Há aqui dois fatores. Um deles é o fator salário, mas até estou convencida de que não será o mais importante. Conheço muitos investigadores, e o mais importante será as condições de trabalho, as condições para fazerem o seu trabalho de uma forma que eles consideram capaz e que sentem que podem tirar partido dos equipamentos que têm. Por vezes, não têm essas condições e vão para outros países que lhes dão melhores condições de trabalho. Não é só uma questão salarial, mas também é.
Não sei se é do conhecimento público que os nossos profissionais de saúde, não só os médicos, mas também enfermeiros e técnicos de saúde, são do melhor que há no mundo. Houve uma política consciente e muito assumida - a reforma de Bolonha -, que foi do meu tempo e depois seguida pelo professor Mariano Gago, de tornar os cursos de tecnologia de saúde e de enfermagem cursos mais longos (4+2 anos) e muito científicos, profundos e que se baseassem na evidência científica. Há outra linha de discurso que é seguida noutros países: são cursos mais curtos, mais técnicos. Não foi a nossa via, portanto houve um grande investimento. No meu tempo, o curso em que investíamos mais por aluno era medicina, em seguida, enfermagem, e depois tecnologias da saúde. Isto é um investimento que o país tem feito ao longo dos anos, para ter profissionais de saúde de grande qualidade. Foi uma decisão política feita por mim e mantida por todos os ministros até agora, e muito bem. Mas depois não temos as infraestruturas para os reter, e eles são muito cobiçados. A Suíça e o Reino Unido conhecem as capacidades dos nossos profissionais e vêm buscá-los. Oferece-lhes melhores salários e infraestruturas.

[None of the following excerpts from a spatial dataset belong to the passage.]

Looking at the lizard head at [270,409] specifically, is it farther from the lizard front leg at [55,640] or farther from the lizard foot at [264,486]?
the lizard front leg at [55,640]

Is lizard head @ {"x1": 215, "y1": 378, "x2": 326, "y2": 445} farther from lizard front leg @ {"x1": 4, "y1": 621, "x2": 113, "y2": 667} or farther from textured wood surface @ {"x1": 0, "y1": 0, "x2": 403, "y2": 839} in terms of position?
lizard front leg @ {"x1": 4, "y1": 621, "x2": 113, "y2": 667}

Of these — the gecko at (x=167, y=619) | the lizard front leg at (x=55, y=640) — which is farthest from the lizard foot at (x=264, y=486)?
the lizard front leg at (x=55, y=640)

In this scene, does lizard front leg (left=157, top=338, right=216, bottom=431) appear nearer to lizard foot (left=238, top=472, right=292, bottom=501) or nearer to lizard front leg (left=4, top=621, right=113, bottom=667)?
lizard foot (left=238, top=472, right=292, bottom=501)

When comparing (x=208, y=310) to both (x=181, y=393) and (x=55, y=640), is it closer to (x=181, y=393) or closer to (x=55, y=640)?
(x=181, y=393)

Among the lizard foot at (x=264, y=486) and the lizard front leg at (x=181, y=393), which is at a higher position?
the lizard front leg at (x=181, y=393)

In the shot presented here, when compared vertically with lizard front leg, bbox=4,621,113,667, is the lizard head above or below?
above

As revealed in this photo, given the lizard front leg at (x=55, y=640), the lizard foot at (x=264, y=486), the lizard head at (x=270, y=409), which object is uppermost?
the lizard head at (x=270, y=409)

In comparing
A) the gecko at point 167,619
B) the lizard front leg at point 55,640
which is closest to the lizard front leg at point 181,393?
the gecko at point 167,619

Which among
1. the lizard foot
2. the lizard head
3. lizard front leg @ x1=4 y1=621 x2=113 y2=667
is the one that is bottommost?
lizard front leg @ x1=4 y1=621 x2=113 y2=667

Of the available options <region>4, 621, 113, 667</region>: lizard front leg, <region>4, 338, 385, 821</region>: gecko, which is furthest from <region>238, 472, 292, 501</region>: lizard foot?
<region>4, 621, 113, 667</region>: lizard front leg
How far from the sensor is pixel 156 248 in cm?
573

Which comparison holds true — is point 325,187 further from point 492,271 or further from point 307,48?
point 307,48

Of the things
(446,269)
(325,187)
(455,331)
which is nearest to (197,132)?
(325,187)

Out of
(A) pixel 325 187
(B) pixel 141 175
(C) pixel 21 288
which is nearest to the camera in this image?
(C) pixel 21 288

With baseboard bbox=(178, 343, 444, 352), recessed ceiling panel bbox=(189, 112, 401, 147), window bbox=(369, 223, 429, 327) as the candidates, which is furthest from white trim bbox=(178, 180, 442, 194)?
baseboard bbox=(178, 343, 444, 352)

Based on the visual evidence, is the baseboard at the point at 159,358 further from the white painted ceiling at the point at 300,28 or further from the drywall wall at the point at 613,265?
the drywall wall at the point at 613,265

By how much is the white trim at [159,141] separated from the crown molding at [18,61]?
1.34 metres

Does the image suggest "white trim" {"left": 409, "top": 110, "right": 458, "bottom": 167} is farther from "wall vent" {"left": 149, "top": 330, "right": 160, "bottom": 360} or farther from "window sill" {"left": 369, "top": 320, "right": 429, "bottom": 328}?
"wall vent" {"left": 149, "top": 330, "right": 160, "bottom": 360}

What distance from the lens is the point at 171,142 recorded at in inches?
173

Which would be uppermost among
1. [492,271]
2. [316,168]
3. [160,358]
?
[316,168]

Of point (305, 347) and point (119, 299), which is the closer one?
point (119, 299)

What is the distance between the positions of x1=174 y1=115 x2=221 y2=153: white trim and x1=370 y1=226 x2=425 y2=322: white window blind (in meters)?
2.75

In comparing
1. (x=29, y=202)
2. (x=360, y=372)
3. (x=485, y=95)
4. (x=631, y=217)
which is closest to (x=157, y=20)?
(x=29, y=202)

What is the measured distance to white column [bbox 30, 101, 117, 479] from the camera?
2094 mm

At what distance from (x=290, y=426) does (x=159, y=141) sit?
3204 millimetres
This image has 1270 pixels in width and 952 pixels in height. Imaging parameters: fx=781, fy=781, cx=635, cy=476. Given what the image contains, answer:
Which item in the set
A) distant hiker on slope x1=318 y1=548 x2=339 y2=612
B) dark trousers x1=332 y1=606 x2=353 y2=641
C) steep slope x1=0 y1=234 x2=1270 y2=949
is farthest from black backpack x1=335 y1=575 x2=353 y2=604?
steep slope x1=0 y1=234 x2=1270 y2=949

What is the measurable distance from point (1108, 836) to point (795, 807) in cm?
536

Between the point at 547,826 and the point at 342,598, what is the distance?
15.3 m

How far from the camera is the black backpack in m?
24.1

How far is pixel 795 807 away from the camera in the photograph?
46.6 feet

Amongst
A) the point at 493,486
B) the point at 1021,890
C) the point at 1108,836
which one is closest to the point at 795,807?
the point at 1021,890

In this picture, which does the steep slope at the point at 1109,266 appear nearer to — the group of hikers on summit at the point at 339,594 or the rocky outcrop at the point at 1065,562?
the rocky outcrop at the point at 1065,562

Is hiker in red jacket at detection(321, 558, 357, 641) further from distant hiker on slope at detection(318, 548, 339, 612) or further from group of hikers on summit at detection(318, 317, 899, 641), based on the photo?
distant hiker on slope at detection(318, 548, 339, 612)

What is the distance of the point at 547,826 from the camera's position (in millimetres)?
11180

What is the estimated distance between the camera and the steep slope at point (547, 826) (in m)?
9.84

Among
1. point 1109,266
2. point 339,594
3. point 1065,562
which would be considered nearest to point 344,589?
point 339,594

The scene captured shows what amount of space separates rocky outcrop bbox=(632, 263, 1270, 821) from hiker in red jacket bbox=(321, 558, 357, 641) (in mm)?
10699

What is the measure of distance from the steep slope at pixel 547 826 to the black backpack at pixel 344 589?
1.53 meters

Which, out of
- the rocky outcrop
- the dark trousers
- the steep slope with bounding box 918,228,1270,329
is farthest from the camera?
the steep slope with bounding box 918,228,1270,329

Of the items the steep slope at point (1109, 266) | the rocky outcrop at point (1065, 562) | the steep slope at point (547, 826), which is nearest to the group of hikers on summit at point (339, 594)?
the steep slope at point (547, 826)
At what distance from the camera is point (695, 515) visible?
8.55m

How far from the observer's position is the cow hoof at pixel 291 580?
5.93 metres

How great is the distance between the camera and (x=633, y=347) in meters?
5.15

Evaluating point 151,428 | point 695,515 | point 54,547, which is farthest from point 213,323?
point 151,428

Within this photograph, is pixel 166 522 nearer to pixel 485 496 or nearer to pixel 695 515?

Tenho esperança de que, além do financiamento dos próximos quatro, cinco anos, sejam feitas estas reformas essenciais. Senão não vale a pena, é bom enquanto dura mas depois não fica.
Na área da engenharia e da tecnologia, vinga a fragilidade que temos no setor privado. O setor público não consegue absorver todas estas pessoas, temos de ter um setor privado que utilize estas pessoas, que as empregue, que converta o seu conhecimento em riqueza, em produtos e exportações, porque eles são um investimento de todos nós.
Temos de olhar para o país e dar-lhe uma maior competitividade do ponto de vista industrial, do ponto de vista empresarial, menos burocracia, menos impostos, menos barreiras às pequenas e médias empresas para inovarem, para exportarem. Há muitas barreiras legislativas. Era necessária uma grande reforma nesta área para o país ser atraente no setor privado, e, se for necessário, dar incentivos para que estas empresas empreguem e tenham nos seus quadros doutorados.
A Justiça também não pode ser tão demorada, em todos os processos que envolvem o meio empresarial. Uma empresa não pode ficar à espera de decisões durante muito tempo.